1. $\Bbb{K/F}$ is infinite dimensional, and
2. for every irreducible $p\in\Bbb F[x]$, if $p$ has at least two roots in $\Bbb K$, then there is an automorphism of $\Bbb K$ (fixing $\Bbb F$) which is a complete derangement of the roots of $p$ in $\Bbb K$.

In this case, there is a model of $\sf ZF$ in which there is a field which is "morally isomorphic to $\Bbb K$, but not internally isomorphic to it". That is to say, we add a new copy of $\Bbb K$, but we remove the isomorphism, and indeed any bijection, while preserving the field structure, and every field extension of $\Bbb F$ embedding to both will be finite dimensional.

It's not hard to see that your "smallest field" will satisfy these properties, or at the very least, we can find such a field which will ensure no "smallest" exists.

Answer 3

Instead of constructing a radical closure $\Bbb{F}^{rad}$ by intersection, why not build it up by a process of union? Start with your base field $\Bbb{F}$ (in your particular case, the base field is $\Bbb{F}_2(x)$) which, by assumption, is not already radically closed (or this process will terminate at the very first step, lol).

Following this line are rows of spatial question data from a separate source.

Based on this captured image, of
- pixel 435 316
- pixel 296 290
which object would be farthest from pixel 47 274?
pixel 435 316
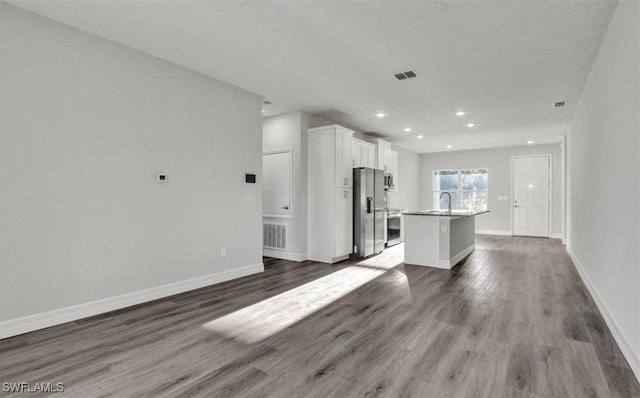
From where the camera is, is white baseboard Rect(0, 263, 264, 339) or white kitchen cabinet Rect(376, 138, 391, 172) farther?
white kitchen cabinet Rect(376, 138, 391, 172)

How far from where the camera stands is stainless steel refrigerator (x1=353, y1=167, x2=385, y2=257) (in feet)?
20.1

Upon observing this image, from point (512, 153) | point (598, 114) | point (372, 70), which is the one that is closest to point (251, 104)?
point (372, 70)

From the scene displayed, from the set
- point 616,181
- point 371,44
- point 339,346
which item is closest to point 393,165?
point 371,44

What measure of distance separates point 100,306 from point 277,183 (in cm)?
343

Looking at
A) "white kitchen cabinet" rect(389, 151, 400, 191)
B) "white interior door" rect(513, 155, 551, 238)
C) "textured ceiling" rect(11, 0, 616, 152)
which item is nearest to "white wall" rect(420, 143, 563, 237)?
"white interior door" rect(513, 155, 551, 238)

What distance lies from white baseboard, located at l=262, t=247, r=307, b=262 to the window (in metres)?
5.95

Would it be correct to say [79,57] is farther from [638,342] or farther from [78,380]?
[638,342]

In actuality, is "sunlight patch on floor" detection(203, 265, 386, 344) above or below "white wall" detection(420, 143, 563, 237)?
below

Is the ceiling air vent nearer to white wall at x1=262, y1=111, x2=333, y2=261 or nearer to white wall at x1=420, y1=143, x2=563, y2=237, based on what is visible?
white wall at x1=262, y1=111, x2=333, y2=261

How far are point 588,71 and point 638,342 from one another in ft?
10.8

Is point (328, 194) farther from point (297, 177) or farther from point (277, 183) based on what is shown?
point (277, 183)

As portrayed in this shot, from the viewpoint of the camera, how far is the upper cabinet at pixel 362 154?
Result: 633 cm

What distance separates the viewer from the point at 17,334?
266 centimetres

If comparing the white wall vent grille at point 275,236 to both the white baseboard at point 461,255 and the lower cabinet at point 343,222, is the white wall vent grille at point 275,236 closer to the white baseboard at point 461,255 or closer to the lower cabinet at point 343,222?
the lower cabinet at point 343,222
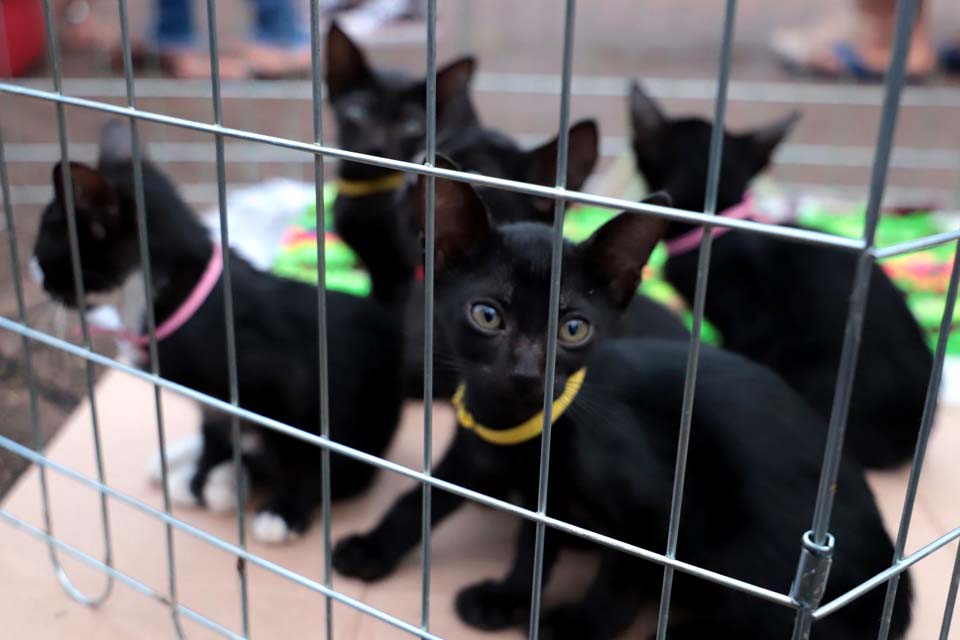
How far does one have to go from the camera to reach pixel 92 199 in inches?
47.4

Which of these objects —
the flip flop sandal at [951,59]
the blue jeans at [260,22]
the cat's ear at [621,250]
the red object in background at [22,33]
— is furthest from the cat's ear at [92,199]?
the flip flop sandal at [951,59]

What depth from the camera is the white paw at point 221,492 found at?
1397mm

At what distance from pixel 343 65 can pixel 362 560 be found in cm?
97

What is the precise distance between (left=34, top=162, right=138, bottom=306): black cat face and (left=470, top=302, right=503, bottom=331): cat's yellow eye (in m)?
0.54

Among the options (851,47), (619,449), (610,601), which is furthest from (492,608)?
(851,47)

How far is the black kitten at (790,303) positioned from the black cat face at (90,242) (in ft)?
2.87

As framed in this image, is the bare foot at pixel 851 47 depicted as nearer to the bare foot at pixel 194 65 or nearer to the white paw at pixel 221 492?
the bare foot at pixel 194 65

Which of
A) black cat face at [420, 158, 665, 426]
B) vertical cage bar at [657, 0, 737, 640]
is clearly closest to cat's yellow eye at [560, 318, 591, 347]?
black cat face at [420, 158, 665, 426]

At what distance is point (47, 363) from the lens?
65.6 inches

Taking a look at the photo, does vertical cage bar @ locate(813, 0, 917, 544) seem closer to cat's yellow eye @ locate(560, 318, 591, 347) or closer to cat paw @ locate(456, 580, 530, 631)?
cat's yellow eye @ locate(560, 318, 591, 347)

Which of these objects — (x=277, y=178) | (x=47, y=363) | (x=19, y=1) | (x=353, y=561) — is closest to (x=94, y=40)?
(x=19, y=1)

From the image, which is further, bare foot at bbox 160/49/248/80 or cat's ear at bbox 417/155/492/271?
bare foot at bbox 160/49/248/80

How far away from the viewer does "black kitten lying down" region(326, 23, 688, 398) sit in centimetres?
156

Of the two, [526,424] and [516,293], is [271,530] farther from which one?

Your next field $\Bbb{F}_1 \supset \Bbb{F}$ is the union of all radical extensions of $\Bbb{F}$, $$\Bbb{F}_1 := \bigcup_{a \in \Bbb{F}} \left( \bigcup_{n \geq 2} \Bbb{F}(\sqrt[n]{a}) \right);$$ the next field $\Bbb{F}_2 \supset \Bbb{F}_1$ is the union of all radical extensions of $\Bbb{F}_1$, $$\Bbb{F}_2 := \bigcup_{a \in \Bbb{F}_1} \left( \bigcup_{n \geq 2} \Bbb{F}_1(\sqrt[n]{a}) \right);$$ and continuing in this way, you acquire a sequence of radical extensions $$... \supset \Bbb{F}_n \supset ... \supset \Bbb{F}_2 \supset \Bbb{F}_1 \supset \Bbb{F}.$$ Clearly the extension $\Bbb{F}_n/\Bbb{F}_{n-1}$ will be unique up to isomorphism at each stage, and so the entire chain is as well. Therefore $\Bbb{F}^{rad} := \bigcup_{n \geq 1} \Bbb{F}_n$ is unique up to isomorphism and every element of $\Bbb{F}^{rad}$ has an $n$th root in $\Bbb{F}^{rad}$ for all $n \geq 2$.

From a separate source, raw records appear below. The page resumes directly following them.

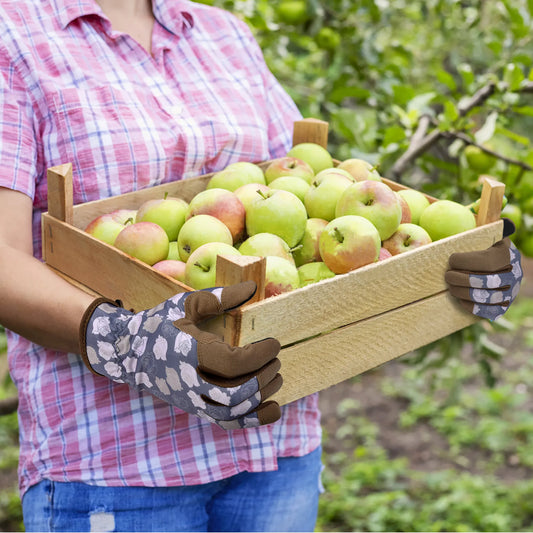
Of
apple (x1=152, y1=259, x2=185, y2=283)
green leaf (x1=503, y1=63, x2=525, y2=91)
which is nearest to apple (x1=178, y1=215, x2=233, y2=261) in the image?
apple (x1=152, y1=259, x2=185, y2=283)

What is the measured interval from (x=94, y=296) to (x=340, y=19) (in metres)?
1.71

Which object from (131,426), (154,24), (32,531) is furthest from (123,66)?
(32,531)

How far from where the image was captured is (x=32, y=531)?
1.30 meters

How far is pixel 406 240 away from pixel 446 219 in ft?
0.31

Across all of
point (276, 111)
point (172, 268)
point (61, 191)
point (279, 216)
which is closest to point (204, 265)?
point (172, 268)

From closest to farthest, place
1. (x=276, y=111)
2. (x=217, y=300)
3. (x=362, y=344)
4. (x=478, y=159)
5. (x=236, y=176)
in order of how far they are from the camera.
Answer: (x=217, y=300) → (x=362, y=344) → (x=236, y=176) → (x=276, y=111) → (x=478, y=159)

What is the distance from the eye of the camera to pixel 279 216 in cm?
120

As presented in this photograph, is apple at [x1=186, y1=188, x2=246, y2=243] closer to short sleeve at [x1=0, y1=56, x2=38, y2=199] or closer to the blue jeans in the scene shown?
short sleeve at [x1=0, y1=56, x2=38, y2=199]

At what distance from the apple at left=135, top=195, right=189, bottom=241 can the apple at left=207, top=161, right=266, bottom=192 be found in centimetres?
13

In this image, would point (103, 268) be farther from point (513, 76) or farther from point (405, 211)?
point (513, 76)

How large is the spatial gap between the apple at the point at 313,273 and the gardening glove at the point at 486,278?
23 centimetres

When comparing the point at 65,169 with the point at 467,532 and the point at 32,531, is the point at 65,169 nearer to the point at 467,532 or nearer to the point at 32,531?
the point at 32,531

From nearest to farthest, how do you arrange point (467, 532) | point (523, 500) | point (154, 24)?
point (154, 24) < point (467, 532) < point (523, 500)

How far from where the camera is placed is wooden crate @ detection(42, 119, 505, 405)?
3.25 feet
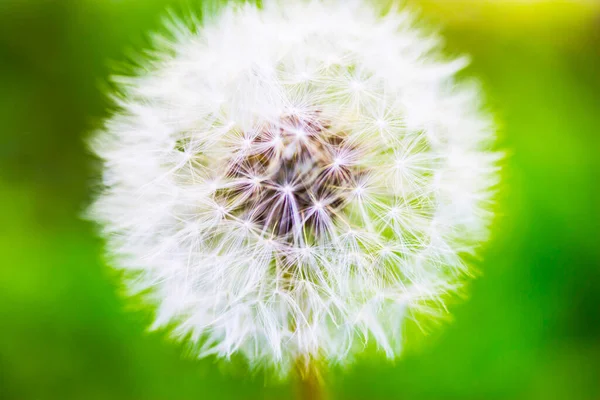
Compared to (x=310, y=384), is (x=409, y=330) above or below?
above

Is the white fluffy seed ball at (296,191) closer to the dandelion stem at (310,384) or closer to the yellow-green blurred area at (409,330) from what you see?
the dandelion stem at (310,384)

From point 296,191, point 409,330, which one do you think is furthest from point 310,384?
point 409,330

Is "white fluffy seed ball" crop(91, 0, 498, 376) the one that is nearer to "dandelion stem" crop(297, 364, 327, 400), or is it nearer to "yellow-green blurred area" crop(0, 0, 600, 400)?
"dandelion stem" crop(297, 364, 327, 400)

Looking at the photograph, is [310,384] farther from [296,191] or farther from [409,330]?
[409,330]

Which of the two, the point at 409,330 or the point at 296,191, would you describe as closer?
the point at 296,191

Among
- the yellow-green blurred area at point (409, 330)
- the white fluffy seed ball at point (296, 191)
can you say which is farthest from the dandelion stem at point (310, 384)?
the yellow-green blurred area at point (409, 330)

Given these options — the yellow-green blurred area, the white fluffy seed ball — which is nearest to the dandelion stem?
the white fluffy seed ball

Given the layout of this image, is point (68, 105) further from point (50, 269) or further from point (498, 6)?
point (498, 6)
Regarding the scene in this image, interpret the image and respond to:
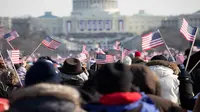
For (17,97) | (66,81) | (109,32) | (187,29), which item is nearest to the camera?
(17,97)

Edit: This chain method still works even if, as in OP's case, we just want a root for each element of the field. Start with the base field $F := \Bbb{F}_2(x)$. Construct $F_1 \supset F$ via $$F_1 := \bigcup_{a \in F^\times} \bigcup_{q \in \Bbb{Q}} F(a^q)$$ where to avoid Axiom of Choice we regard $a^q$, $q \in \Bbb{Q} \setminus \Bbb{Z}$, to be purely formal "powers" of the elements $a$ under appropriate equivalence relations, such as: $$(a^n)^q \sim (a^q)^n \text{ for all } q \in \Bbb{Q}, n \in \Bbb{Z}, a \in F^\times,$$ $$a^q a^r \sim a^{q+r} \text{ for all } q, r \in \Bbb{Q}, a \in F^\times,$$ or $$(ab)^q \sim a^q b^q \text{ for all } a, b \in F^\times, q \in \Bbb{Q}.$$ In most fields, root-of-unity issues would make setting up these equivalence relations fraught with difficulties, but since the only root of unity in $F = \Bbb{F}_2(x)$ is $1$ itself, these equivalence relations end up behaving the way we want them to, without much fuss. (Edit: We should also specify that $x \sim 0$ if $x^n = 0$ for some $n$.)

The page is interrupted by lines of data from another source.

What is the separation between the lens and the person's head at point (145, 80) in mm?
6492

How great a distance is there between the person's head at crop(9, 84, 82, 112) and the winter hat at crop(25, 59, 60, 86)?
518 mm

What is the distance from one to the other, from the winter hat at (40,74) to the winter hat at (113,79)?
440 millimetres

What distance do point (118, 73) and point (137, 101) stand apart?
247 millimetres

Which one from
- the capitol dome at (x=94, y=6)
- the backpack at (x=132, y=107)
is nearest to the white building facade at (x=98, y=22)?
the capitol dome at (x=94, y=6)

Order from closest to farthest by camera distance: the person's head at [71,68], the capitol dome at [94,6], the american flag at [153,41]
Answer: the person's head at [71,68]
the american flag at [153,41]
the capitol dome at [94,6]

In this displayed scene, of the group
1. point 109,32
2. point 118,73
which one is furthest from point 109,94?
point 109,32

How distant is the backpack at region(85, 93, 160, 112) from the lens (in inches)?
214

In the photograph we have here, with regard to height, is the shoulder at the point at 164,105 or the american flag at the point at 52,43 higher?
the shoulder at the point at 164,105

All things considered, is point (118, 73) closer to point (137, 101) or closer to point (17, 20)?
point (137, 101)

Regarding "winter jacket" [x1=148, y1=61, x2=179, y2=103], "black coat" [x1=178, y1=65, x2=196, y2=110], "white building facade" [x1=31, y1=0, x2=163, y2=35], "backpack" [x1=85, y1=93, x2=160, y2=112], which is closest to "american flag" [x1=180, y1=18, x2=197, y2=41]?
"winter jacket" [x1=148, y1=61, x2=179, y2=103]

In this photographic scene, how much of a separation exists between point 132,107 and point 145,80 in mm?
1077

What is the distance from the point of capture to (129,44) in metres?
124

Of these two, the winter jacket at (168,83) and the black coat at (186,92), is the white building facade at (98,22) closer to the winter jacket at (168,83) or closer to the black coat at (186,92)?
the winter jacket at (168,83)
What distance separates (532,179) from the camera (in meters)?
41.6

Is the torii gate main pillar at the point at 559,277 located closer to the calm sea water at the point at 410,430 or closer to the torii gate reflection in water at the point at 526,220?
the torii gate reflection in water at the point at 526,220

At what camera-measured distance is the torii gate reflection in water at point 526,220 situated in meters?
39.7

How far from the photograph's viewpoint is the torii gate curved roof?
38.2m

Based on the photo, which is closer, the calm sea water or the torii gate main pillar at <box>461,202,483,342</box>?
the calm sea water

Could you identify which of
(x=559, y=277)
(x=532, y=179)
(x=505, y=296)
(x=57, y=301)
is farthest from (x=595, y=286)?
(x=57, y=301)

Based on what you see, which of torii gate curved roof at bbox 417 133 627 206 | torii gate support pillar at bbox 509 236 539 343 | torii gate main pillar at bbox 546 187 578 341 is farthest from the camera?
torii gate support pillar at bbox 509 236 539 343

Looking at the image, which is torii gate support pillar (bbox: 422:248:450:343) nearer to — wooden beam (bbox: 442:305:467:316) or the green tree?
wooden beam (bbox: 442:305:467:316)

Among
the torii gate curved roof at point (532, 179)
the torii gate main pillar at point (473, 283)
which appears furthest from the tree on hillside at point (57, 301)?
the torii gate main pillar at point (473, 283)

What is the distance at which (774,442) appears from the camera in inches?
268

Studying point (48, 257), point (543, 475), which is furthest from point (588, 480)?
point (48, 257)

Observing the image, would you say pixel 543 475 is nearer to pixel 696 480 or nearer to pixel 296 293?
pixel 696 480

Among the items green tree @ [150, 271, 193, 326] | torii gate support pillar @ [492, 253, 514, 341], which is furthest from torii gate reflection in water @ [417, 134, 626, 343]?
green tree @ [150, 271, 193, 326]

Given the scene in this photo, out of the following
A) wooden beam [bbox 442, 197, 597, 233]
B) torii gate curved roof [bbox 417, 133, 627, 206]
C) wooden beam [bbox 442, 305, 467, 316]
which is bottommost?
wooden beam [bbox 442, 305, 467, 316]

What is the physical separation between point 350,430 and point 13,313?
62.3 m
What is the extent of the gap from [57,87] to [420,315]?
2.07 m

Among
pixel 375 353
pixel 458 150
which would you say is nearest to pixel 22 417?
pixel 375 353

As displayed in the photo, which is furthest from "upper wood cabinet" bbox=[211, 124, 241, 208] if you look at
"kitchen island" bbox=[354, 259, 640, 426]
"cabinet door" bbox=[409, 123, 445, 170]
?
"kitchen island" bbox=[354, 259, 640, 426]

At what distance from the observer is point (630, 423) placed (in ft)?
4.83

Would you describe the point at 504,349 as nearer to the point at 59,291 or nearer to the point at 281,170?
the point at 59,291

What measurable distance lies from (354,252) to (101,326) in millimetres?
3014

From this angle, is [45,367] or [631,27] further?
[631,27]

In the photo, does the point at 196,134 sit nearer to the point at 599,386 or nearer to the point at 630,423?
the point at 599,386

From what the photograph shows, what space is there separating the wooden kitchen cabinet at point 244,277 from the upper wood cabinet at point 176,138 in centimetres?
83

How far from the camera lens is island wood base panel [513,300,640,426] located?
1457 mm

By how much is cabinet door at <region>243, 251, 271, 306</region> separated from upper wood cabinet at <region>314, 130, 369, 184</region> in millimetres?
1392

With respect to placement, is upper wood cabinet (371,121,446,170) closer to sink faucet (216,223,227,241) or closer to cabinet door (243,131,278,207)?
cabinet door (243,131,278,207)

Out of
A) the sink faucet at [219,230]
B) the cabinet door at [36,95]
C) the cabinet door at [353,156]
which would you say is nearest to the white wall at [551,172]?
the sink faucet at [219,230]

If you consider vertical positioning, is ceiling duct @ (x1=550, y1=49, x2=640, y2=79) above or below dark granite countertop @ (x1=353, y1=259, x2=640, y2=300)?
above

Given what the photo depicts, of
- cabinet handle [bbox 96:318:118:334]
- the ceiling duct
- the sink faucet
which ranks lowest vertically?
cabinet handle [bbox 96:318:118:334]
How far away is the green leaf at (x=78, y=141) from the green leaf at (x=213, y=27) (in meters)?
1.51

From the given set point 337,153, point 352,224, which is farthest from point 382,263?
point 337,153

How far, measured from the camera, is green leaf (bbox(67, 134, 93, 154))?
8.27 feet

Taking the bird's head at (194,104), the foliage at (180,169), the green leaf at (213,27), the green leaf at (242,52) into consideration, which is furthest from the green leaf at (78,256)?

Keep iterating this construction to get a new field $F_{k+1}$ from the previous field $F_k$: $$F_{k+1} := \bigcup_{a \in F_k^\times} \bigcup_{q \in \Bbb{Q}} F(a^q),$$ where we also add that our equivalence relations should obey $(a^q)^r \sim (a^r)^q \sim a^{rq}$ for all $a \in F_{k-1}$ and all $q, r \in \Bbb{Q}$. Then as before we get the desired field of radicals via $\bar{F} := \bigcup_{k \geq 1} F_k$, and any other field which is closed under radicals and contains the base field $F$ must contain a field isomorphic to $\bar{F}$, as $\bar{F}$ by construction contains all possible radical expressions which could be made out of elements of $F = \Bbb{F}_2(x)$ (or, at any rate, elements equivalent to same).